PROBLEM DESCRIPTION: Retype all of the data below line for line, without changing a character.

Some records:
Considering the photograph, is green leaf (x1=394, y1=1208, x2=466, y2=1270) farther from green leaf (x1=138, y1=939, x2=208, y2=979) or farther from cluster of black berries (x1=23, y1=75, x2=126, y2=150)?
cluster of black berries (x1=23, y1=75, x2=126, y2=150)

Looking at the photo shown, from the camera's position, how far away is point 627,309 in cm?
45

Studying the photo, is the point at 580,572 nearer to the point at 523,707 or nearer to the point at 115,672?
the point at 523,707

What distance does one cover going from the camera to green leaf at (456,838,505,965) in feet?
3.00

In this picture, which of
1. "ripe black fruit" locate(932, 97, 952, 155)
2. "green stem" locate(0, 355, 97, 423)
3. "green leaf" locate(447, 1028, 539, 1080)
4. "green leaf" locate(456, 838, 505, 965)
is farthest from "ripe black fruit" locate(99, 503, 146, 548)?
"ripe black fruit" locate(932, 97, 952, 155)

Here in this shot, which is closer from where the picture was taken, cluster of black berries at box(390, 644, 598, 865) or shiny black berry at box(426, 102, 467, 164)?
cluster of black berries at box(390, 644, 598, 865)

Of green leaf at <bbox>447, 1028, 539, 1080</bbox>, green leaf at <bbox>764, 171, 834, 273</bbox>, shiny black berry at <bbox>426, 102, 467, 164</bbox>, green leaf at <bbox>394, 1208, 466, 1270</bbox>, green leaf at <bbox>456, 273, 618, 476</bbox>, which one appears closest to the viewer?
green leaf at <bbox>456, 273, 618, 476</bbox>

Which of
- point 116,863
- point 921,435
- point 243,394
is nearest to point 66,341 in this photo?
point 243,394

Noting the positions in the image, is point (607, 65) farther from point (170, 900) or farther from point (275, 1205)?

RESPONSE TO THIS TASK:
Considering the photograph, is green leaf (x1=394, y1=1208, x2=466, y2=1270) farther from green leaf (x1=138, y1=939, x2=208, y2=979) or farther from cluster of black berries (x1=23, y1=75, x2=126, y2=150)?
cluster of black berries (x1=23, y1=75, x2=126, y2=150)

Looking at the photo shown, from the camera's position, how far away is point 627,309 in cm?
45

Studying the photo, is the point at 580,572 nearer to the point at 523,707 or nearer to the point at 115,672?
the point at 523,707

What distance does one cover going from the camera to green leaf at (456,838,505,965) in feet?
3.00

In this picture, which of
1. "ripe black fruit" locate(932, 97, 952, 155)
2. "green stem" locate(0, 355, 97, 423)
3. "green leaf" locate(447, 1028, 539, 1080)
4. "green leaf" locate(456, 838, 505, 965)
is farthest from "ripe black fruit" locate(99, 503, 146, 548)?
"ripe black fruit" locate(932, 97, 952, 155)

Here in this shot, which is closer from where the picture was taken, cluster of black berries at box(390, 644, 598, 865) or shiny black berry at box(426, 102, 467, 164)?
cluster of black berries at box(390, 644, 598, 865)

Of green leaf at <bbox>447, 1028, 539, 1080</bbox>, green leaf at <bbox>764, 171, 834, 273</bbox>, shiny black berry at <bbox>426, 102, 467, 164</bbox>, green leaf at <bbox>394, 1208, 466, 1270</bbox>, green leaf at <bbox>456, 273, 618, 476</bbox>, which one appears closest to the viewer?
green leaf at <bbox>456, 273, 618, 476</bbox>

Which of
- point 116,863
- point 921,435
- point 243,394
is nearest to point 66,341 in this photo?
point 243,394

Noting the positions in the image, is point (607, 65) farther from point (170, 900) or farther from point (275, 1205)?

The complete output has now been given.